- STATED GOAL A -
In the listing, give the lines from the line with "this 320×180 image." up to and including the line with "broken wooden plank [172, 157, 245, 179]" as a JSON list of strings, one string per line, leaving out blank lines.

- GIVEN TEXT -
Based on previous research, we hypothesized that MA would directly contribute to oral pseudoword reading fluency (Burani et al., 2008), oral text reading fluency (Pittas & Nunes, 2014; Rothou, 2012), and silent word reading fluency (Giazitzidou & Padeliadu, 2022; Görgen et al., 2021). In addition, given both the high correlation between MA and PA (Görgen et al., 2021; Manolitsis et al., 2019) and the interactive processes involved in word recognition (Carlisle, 2003; Levesque et al., 2021), we hypothesized that MA would impact oral pseudoword, oral text, and silent word reading fluency through PA. Finally, based on the strong association between MA and vocabulary (Anglin, 1993b; Kirby et al., 2012; McBride-Chang et al., 2008), the semantic information of morphemes and the morphological analysis skills that children use to process word meaning (Carlisle, 2007; Sparks & Deacon, 2013), we hypothesized that MA would impact oral pseudoword, oral text, and silent word reading fluency through vocabulary (see Fig. 1).

- STATED GOAL B -
Turn the paragraph of the reading fluency text that begins "Based on previous research" into a short bulleted list of its hypotheses.

- RECORDED INFORMATION -
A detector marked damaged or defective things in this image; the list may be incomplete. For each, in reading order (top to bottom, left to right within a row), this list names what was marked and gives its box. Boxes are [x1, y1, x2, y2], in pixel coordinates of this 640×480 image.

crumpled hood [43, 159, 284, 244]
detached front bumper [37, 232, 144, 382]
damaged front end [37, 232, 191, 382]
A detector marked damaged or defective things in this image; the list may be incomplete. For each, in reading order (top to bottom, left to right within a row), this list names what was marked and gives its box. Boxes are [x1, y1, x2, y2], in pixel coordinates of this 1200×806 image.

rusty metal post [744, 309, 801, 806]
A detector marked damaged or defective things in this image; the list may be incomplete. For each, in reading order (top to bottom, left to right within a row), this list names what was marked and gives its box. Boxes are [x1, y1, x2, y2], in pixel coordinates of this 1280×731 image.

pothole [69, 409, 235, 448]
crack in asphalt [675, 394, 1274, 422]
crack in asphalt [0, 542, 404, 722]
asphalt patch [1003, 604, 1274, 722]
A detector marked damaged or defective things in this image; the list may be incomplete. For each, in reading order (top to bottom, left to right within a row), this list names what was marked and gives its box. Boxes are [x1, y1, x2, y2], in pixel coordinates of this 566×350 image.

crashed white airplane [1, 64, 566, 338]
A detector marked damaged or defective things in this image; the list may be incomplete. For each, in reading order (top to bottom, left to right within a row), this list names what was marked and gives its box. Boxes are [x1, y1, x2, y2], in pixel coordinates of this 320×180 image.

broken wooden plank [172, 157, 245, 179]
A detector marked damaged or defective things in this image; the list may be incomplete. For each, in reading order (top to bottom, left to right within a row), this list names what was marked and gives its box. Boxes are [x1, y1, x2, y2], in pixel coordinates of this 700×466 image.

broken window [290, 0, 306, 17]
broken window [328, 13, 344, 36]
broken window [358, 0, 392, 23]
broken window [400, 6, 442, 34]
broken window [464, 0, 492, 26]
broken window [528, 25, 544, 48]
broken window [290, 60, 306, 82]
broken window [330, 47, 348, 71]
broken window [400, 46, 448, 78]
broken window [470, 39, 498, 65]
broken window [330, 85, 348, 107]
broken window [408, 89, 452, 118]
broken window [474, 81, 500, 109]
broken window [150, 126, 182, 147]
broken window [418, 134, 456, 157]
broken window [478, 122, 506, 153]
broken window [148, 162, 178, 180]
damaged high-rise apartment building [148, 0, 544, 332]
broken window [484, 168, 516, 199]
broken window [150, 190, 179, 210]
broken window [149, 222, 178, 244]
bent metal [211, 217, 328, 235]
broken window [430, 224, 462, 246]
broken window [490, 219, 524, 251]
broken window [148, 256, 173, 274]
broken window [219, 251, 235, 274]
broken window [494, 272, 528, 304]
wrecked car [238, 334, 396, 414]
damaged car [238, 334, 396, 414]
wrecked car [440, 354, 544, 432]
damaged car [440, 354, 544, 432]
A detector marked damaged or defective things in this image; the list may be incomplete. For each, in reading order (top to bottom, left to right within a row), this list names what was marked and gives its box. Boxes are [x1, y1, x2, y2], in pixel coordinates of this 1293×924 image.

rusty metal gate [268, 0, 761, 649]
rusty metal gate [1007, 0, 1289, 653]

- RESPONSE A -
[
  "A detector marked damaged or defective things in this image; the list may be incomplete. For each, in reading order (top to bottom, left to right within a row), this list names what was marked and gives its box. Boxes are [x1, y1, x2, y2], in pixel coordinates of this 320×180 image.",
  "broken wooden plank [172, 157, 245, 179]"
]

- RESPONSE B -
- MA would directly contribute to oral pseudoword reading fluency, oral text reading fluency, and silent word reading fluency.
- MA would affect these three kinds of fluency through PA. This rests on the high correlation between MA and PA and on the interactive processes involved in word recognition.
- MA would affect these three kinds of fluency through vocabulary. This rests on the strong link between MA and vocabulary and on the semantic information of morphemes. It also rests on the morphological analysis skills children use to process word meaning.